> **Records provided**:
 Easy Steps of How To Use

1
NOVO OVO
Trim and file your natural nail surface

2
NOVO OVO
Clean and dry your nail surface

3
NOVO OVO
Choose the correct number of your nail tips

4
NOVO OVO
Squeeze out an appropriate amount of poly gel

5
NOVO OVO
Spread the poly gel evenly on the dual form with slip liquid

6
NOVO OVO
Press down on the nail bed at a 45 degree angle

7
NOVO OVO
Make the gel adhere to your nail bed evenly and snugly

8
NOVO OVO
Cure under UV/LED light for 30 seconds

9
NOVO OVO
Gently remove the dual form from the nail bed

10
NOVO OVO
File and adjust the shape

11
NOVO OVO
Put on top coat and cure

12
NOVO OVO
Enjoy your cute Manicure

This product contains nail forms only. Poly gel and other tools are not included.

> **Task to complete**:
Set down the records above once more, exactly as given.

> **Result for this exercise**:
 Easy Steps of How To Use

1
NOVO OVO
Trim and file your natural nail surface

2
NOVO OVO
Clean and dry your nail surface

3
NOVO OVO
Choose the correct number of your nail tips

4
NOVO OVO
Squeeze out an appropriate amount of poly gel

5
NOVO OVO
Spread the poly gel evenly on the dual form with slip liquid

6
NOVO OVO
Press down on the nail bed at a 45 degree angle

7
NOVO OVO
Make the gel adhere to your nail bed evenly and snugly

8
NOVO OVO
Cure under UV/LED light for 30 seconds

9
NOVO OVO
Gently remove the dual form from the nail bed

10
NOVO OVO
File and adjust the shape

11
NOVO OVO
Put on top coat and cure

12
NOVO OVO
Enjoy your cute Manicure

This product contains nail forms only. Poly gel and other tools are not included.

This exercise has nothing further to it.